Child abuser faces more charges under new law


Nation learned during the weekend that the man is charged before the same court for defiling a nine-year-old girl during the time when the law demanding life jail terms as the maximum sentence was already in force.

The man was jailed for eight years for sexually molesting a boy in 2004 when the lad was aged 10, and although that was the toughest sentence the court could impose, the magistrate has the option of trying the accused but referring the case to the Supreme Court for sentencing, which analysts said is likely to happen.

Sentencing the man on Friday magistrate Brassel Adeline said child abuse has become a major concern as 41 new cases had been registered within 12 months.

Court officials however said while many people did not bother to bring such offences to court because of the low likelihood of an offender being found guilty, a recent ruling by the Court of Appeal makes it easier for a child abuser to be found guilty because the higher court’s judges said it is no longer necessary for evidence to be supported by what other witnesses say – since when such crimes are committed there is usually no other people watching who would also be willing to testify what they saw in court.

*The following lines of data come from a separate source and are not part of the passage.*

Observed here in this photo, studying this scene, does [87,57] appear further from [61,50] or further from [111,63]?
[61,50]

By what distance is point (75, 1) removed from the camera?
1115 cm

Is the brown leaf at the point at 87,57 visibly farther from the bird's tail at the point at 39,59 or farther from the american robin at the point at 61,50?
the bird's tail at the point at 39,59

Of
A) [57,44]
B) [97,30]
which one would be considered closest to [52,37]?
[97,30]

“A court now only needs to decide whether the person giving evidence is credible or not for his or her evidence to be taken into account,” a judge who is based here told Nation by telephone from the international tribunal in De Hague where he is temporarily attached during further studies.

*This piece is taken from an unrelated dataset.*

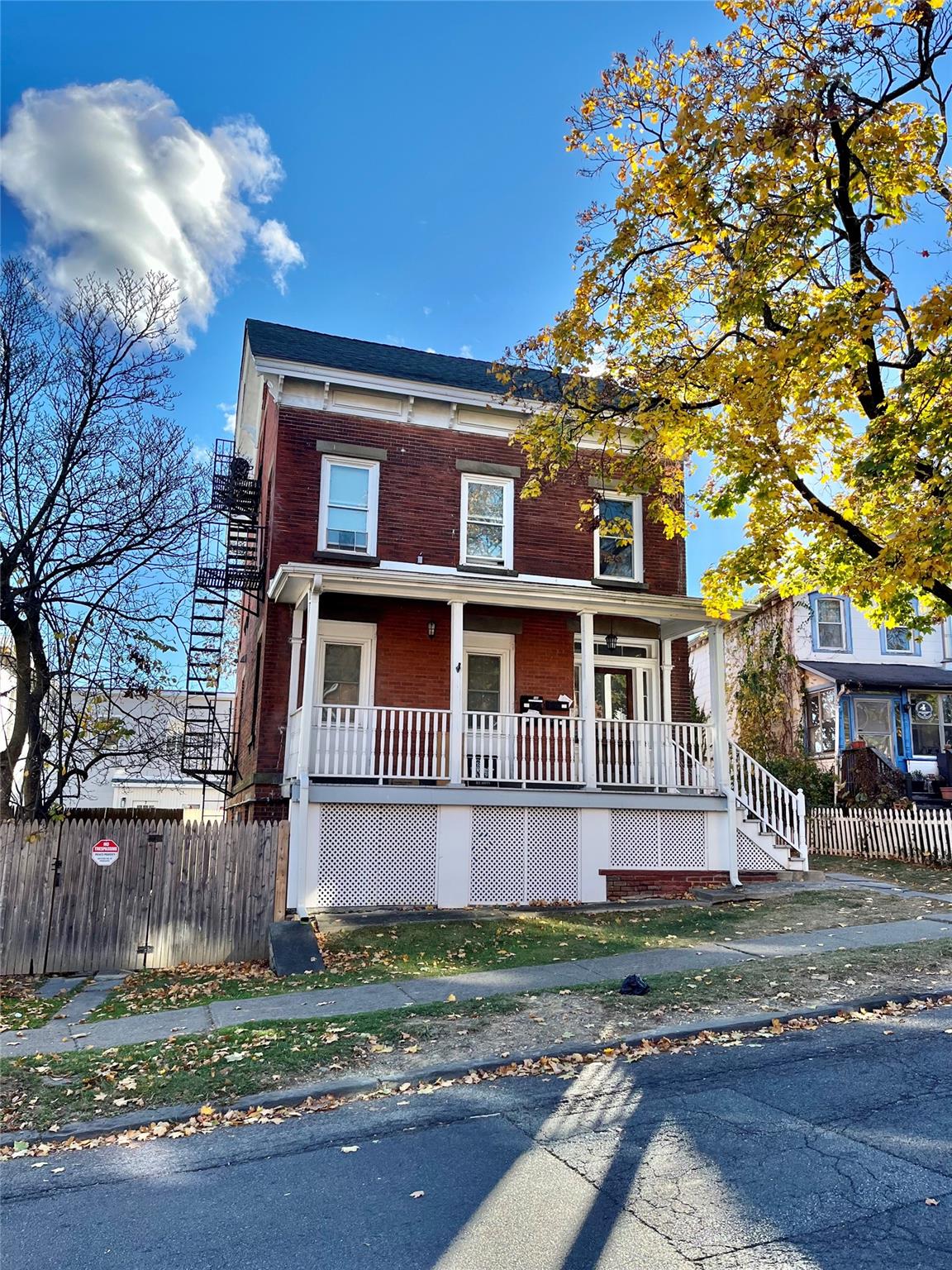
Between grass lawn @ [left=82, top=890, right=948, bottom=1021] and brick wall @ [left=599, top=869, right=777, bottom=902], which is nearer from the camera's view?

When delivering sentence on Friday, Mr Adeline said as per the law in force at the time of the commission of the first offence, it carried a maximum prison sentence of 20 years and there was no minimum mandatory sentence which was only introduced in 2005 which provided for a minimum mandatory sentence of seven years for a first time offender, or for a first conviction, and 14 years for a second conviction for the offence within a period of 10 years from the first conviction.

“The law was amended last year increasing both the minimum mandatory sentence and the maximum sentence for the offence,” said Mr Adeline.

“The minimum mandatory sentence of seven years for first conviction has been increased to 14 years and for a second conviction within a period of 10 years from the first conviction has been increased to 28 years, whereas, the maximum prison sentence for the offence is now life imprisonment,” he said.

“Not only does the number of cases filed give reason for concern, but it also shows that not all of our children are safe whether at home, in the community or in our society at large,” he said.

In his judgment, Mr Adeline had explained how the convict he jailed lured the victim from his mother at 9pm:
“The accused came to his mother and asked permission to take him at his own mother’s place at Pointe Larue, but instead of taking him to his mother, the accused took him to his girl friend.

“The victim said on the way to the man’s girlfriend’s place in the dark he asked the boy to undress so that he could … (unprintable words used here) … but when the victim refused the accused forcefully took his pants off and went on to commit his hideous crime, promising the boy R25 and repeated the act under a rock pledging R50 and impelling the 10-year-old not to tell his mother anything about the incident.

Mr Adeline said in a small country governed by constitutionality where the rule of law prevails, and one which affords all its citizens – including children – the human right to dignity, those who are engaged in crimes of this nature should expect what the law and the criminal justice system has in store for them.

“The fact that more cases are being filed in court is at least a sign of comfort and an indication that the partners of our criminal justice system are becoming increasingly more effective in their endeavour to bring the perpetrators of these crimes to justice. It also indicates that people are gaining more confidence in our criminal justice system as more and more of those criminals are put behind bars,” said Mr Adeline.

“To achieve greater success, the family, the community and society at large needs to be more vigilant and pro-active in helping to detect these crimes. They need to discharge their moral or legal responsibility by reporting each and every single incident that comes to their knowledge, and to be more corporative with the law enforcement agencies. In doing so, they would be making a better contribution towards a good cause for the protection of our children and for the good of their future,” he said.